From the post on Bayes' theorem, explain why the author's first three probability estimates could not all be right.
Start of EXCERPTED PASSAGE
Considering all scenarios when using Bayes' theorem.

post by Alexei · 2011-06-20T18:11:34.810Z · LW · GW · Legacy · 7 comments

Contents

7 comments

Disclaimer: this post is directed at people who, like me, are not Bayesian/probability gurus.

Recently I found an opportunity to use the Bayes' theorem in real life to help myself update in the following situation (presented in gender-neutral way):

Let's say you are wondering if a person is interested in you romantically. And they bought you a drink.
A = they are interested in you.
B = they bought you a drink.
P(A) = 0.3 (Just an assumption.)
P(B) = 0.05 (Approximately 1 out of 20 people, who might be at all interested in you, will buy you a drink for some unknown reason.)
P(B|A) = 0.2 (Approximately 1 out of 5 people, who are interested in you, will buy you a drink for some unknown reason. Though it's more likely they will buy you a drink because they are interested in you.)

These numbers seem valid to me, and I can't see anything that's obviously wrong. But when I actually use Bayes' theorem:
P(A|B) = P(B|A) * P(A) / P(B) = 1.2
Uh-oh! Where did I go wrong? See if you can spot the error before continuing.

Turns out:
P(B|A) = P(A∩B) / P(A) ≤ P(B) / P(A) = 0.1667
BUT
P(B|A) = 0.2 > 0.1667

I've made a mistake in estimating my probabilities, even though it felt intuitive. Yet, I don't immediately see where I went wrong when I look at the original estimates! What's the best way to prevent this kind of mistake?
I feel pretty confident in my estimates of P(A) and P(B|A). However, estimating P(B) is rather difficult because I need to consider many scenarios.

I can compute P(B) more precisely by considering all the scenarios that would lead to B happening (see wiki article):

P(B) = ∑i P(B|Hi) * P(Hi)

Let's do a quick breakdown of everyone who would want to buy you a drink (out of the pool of people who might be at all interested in you):
P(misc. reasons) = 0.05; P(B|misc) = 0.01
P(they are just friendly and buy drinks for everyone they meet) = 0.05; P(B|friendly) = 0.8
P(they want to be friends) = 0.3; P(B|friends) = 0.1
P(they are interested in you) = 0.6; P(B|interested) = P(B|A) = 0.2
So, P(B) = 0.1905
And, P(A|B) = 0.315 (very different from 1.2!)

Once I started thinking about all possible scenarios, I found one I haven't considered explicitly -- some people buy drinks for everyone they meet -- which adds a good amount of probability (0.04) to B happening. (Those types of people are rare, but they WILL buy you a drink.) There are also other interesting assumptions that are made explicit:

The moral of the story is to consider all possible scenarios (models/hypothesis) which can lead to the event you have observed. It's possible you are missing some scenarios, which under consideration will significantly alter your probability estimates.
End of EXCERPTED PASSAGE
Start of PROVIDED DATA
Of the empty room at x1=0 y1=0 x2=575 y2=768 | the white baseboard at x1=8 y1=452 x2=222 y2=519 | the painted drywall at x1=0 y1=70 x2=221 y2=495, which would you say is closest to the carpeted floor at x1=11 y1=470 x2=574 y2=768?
End of PROVIDED DATA
• RESULT FOR THIS TASK
Because P(B|A) = P(A∩B) / P(A), and P(A∩B) can be no larger than P(B), P(B|A) can be at most P(B) / P(A) = 0.05 / 0.3 = 0.1667. The estimated P(B|A) of 0.2 is above that limit, so Bayes' theorem gave the impossible result P(A|B) = 1.2.